Gilovich specializes in the study of everyday judgment and reasoning. He will deliver the lecture at 6 p.m. Friday, Nov. 13, in room 118 of Bibb Graves Hall.
“Why is it so easy for people to lose sight of all there is to be grateful for?” Gilovich asked. “In this talk, I will discuss two powerful ‘enemies’ of gratitude and how they might be combated – making it easier for people to feel gratitude and live up to their best selves.”
Gilovich is the Irene Blecker Rosenfeld professor of psychology at Cornell and co-director of the Cornell Center for Behavioral Economics and Decision Research. In addition to his articles in scientific journals, Gilovich is the author of How We Know What Isn’t So, Why Smart People Make Big Money Mistakes, Social Psychology and the forthcoming The Wisest One in the Room.
Gilovich is a member of the American Academy of Arts and Sciences and a fellow of the American Psychological Association, the Association for Psychological Science, the Society of Experimental Social Psychology and the Society for Personality and Social Psychology. He received his B.A. in psychology from the University of California at Santa Barbara and his Ph.D. in psychology from Stanford University.
The Harold Basowitz Memorial Lecture is sponsored by the UA department of psychology in memory of Basowitz, who came to UA in 1940 and remained until called into military service. Basowitz returned to Tuscaloosa in 1946 and received his undergraduate degree from UA in 1947. He went on to complete his doctoral degree in clinical psychology at Princeton in 1951. Basowitz’s distinguished career included administrative roles at the National Institute of Mental Health and professor of psychology for many years at New York University. Basowitz’s lifelong friend, Professor Irving Alexander, is the donor of the Basowitz endowment.
The psychology department is part of UA’s College of Arts and Sciences, the University’s largest division and the largest liberal arts college in the state. Students from the College have won numerous national awards including Rhodes Scholarships and Goldwater Scholarships.

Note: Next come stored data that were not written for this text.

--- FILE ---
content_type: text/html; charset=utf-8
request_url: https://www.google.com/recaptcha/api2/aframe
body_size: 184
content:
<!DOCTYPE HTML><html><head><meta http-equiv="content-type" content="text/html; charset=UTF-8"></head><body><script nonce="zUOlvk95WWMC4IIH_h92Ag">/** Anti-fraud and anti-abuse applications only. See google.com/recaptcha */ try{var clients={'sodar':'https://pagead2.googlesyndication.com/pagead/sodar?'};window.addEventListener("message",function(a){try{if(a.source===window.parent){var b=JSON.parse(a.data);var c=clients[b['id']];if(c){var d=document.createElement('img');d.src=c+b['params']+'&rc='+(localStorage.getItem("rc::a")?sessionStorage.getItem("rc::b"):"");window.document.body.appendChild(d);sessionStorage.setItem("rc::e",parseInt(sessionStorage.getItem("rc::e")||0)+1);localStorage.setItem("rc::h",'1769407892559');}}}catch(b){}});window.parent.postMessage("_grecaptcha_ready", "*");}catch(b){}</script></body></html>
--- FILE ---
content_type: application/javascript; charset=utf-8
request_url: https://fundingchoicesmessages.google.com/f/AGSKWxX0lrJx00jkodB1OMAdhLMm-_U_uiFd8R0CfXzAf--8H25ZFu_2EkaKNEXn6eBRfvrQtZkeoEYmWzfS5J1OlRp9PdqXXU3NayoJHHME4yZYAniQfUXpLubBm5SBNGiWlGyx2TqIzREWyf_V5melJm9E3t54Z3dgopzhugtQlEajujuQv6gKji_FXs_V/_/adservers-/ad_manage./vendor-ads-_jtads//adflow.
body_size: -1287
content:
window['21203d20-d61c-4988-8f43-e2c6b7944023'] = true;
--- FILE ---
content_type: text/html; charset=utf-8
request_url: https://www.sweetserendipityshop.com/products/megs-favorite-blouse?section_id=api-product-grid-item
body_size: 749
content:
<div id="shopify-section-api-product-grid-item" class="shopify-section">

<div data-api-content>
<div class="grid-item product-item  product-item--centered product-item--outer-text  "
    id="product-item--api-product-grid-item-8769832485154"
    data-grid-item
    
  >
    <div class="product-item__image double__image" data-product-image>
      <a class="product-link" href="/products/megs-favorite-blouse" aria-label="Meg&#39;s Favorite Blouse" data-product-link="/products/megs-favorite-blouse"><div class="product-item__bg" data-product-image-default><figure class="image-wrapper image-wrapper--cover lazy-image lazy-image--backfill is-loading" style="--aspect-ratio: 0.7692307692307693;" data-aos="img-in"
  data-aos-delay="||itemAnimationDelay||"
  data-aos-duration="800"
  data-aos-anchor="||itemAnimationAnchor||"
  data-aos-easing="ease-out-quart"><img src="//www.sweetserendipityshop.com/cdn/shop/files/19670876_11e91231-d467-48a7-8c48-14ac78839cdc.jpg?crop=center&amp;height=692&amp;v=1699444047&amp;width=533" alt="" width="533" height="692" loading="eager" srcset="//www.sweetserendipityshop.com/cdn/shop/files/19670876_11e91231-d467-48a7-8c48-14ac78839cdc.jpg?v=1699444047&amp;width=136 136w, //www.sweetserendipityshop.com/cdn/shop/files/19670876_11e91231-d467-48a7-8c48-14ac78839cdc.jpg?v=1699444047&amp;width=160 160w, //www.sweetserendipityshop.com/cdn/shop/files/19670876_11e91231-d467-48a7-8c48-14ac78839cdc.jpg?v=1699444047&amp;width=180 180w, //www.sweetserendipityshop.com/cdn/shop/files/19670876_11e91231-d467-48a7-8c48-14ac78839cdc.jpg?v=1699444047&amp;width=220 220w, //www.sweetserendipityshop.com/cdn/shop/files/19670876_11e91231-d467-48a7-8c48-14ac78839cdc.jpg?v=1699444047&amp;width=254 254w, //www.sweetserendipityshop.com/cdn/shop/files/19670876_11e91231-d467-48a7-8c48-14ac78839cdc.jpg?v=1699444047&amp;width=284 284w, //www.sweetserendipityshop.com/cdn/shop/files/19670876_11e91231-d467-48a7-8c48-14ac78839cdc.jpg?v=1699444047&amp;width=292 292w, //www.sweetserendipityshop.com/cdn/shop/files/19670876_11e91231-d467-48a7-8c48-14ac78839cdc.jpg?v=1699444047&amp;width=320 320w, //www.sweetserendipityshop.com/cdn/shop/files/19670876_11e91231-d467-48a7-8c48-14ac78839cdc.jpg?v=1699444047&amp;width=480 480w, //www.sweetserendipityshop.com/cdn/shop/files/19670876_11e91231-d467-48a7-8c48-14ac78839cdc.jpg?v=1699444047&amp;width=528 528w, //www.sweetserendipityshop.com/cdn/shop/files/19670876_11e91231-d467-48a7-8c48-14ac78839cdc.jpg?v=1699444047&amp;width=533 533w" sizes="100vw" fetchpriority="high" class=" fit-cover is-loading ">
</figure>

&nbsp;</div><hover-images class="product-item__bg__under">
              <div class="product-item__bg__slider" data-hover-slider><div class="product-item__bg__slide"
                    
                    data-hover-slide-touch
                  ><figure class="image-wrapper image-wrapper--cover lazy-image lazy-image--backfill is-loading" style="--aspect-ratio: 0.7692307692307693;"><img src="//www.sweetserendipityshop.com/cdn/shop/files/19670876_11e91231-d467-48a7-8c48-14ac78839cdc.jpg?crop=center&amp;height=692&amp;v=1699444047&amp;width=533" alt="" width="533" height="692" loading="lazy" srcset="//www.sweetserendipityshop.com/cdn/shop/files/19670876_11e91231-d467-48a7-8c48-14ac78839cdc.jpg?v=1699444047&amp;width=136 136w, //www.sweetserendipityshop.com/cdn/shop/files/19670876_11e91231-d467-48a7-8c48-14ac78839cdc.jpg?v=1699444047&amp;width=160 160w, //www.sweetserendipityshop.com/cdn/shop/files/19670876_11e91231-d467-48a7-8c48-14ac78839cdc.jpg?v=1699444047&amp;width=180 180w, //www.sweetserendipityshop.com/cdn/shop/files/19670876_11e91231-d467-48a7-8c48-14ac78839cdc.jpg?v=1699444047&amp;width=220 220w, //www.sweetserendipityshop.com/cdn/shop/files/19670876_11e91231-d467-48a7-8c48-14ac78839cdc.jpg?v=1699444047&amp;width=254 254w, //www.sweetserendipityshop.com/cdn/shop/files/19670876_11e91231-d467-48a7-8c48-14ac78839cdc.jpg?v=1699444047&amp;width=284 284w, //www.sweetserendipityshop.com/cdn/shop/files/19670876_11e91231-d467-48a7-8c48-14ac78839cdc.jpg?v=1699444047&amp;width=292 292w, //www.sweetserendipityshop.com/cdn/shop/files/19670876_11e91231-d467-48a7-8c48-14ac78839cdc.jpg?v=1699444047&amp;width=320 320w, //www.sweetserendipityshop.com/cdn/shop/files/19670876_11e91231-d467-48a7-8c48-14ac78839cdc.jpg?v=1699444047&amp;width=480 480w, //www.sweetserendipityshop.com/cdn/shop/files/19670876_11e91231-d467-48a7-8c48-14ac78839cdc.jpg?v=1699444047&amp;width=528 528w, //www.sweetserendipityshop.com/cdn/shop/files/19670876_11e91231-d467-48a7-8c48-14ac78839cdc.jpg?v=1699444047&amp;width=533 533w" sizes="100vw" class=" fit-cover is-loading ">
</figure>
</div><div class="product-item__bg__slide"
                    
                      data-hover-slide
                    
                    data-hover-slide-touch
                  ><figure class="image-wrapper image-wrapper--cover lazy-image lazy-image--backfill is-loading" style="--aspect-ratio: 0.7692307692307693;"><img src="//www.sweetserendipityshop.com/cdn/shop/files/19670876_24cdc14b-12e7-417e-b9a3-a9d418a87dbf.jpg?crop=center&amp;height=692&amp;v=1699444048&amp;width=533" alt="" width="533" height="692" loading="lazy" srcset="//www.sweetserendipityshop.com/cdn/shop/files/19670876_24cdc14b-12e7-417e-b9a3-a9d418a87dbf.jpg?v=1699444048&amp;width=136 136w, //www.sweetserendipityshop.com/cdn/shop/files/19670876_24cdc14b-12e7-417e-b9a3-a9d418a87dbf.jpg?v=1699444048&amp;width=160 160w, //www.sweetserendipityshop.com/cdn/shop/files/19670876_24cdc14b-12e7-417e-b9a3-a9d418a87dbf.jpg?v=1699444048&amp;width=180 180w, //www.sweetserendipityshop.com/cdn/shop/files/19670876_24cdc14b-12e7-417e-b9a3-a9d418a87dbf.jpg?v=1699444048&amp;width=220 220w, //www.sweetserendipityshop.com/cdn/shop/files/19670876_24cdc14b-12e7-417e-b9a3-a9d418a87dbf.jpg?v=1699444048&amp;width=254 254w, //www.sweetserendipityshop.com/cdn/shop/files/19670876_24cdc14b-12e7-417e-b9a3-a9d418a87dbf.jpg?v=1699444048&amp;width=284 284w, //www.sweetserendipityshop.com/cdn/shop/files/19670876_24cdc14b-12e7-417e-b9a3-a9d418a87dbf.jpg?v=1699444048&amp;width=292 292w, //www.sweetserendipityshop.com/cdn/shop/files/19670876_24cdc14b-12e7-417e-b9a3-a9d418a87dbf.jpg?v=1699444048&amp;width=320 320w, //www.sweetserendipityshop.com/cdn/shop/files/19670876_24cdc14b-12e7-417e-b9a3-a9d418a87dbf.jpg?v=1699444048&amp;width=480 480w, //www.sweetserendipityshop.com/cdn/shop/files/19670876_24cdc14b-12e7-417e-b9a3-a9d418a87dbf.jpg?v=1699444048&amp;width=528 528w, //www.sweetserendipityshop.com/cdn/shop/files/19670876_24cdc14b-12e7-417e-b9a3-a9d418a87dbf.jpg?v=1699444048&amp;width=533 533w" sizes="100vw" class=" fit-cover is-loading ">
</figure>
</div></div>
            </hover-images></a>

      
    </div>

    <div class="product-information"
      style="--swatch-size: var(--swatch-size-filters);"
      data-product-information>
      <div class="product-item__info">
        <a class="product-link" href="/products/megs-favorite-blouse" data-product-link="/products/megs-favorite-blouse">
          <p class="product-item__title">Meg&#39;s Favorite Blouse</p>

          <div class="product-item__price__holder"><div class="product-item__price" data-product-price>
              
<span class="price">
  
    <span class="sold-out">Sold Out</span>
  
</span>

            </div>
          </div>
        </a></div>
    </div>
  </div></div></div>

The University of Alabama, a student-centered research university, is experiencing significant growth in both enrollment and academic quality. This growth, which is positively impacting the campus and the state's economy, is in keeping with UA's vision to be the university of choice for the best and brightest students. UA, the state's flagship university, is an academic community united in its commitment to enhancing the quality of life for all Alabamians.